Noting the concern is bipartisan, Genachowski told those assembled Sept. 25 for NABOB’s 33rd Annual Fall Broadcast Management Conference the status of minority and female ownership has not changed much since his previous tenure at the commission.
“While minorities comprise 34 percent of the U.S. population, studies indicate that they own just 3 percent of full-power commercial television stations and 8 percent of full power commercial radio stations,” he said. “And while women represent 50 percent of the population, they own only 5 percent of full power commercial television stations and just 6 percent of full power radio stations.”
Recommendations from the Federal Advisory Committee on Diversity were adopted last week that are aimed at promoting minority ownership in the communications industry, he said. They include a request that the commission focus efforts on “broadband adoption, education and training” to increase opportunities for small businesses and those owned by minorities and females. The committee also requested the commission restore the designated entity program to promote these opportunities.
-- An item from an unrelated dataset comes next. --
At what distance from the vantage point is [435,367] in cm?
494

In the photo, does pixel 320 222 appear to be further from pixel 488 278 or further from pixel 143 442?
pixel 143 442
Genachowski prefaced his statements by acknowledging the challenges that facing the broadcast industry today. “For many, there is a ‘Perfect Storm’ quality to what is happening and that is very concerning to me and other policymakers,” he said. The recession, changing technology and shrinking advertising spending are converging to buffet traditional business plans, he said.
Speaking to the gathering Sept. 24, FCC commissioner Robert McDowell said efforts are underway to advance diversity initiatives at the commission. The commissioner said he has expressed interest in working with Congress to advance tax incentives to promote ownership of broadcast outlets by economically disadvantaged business.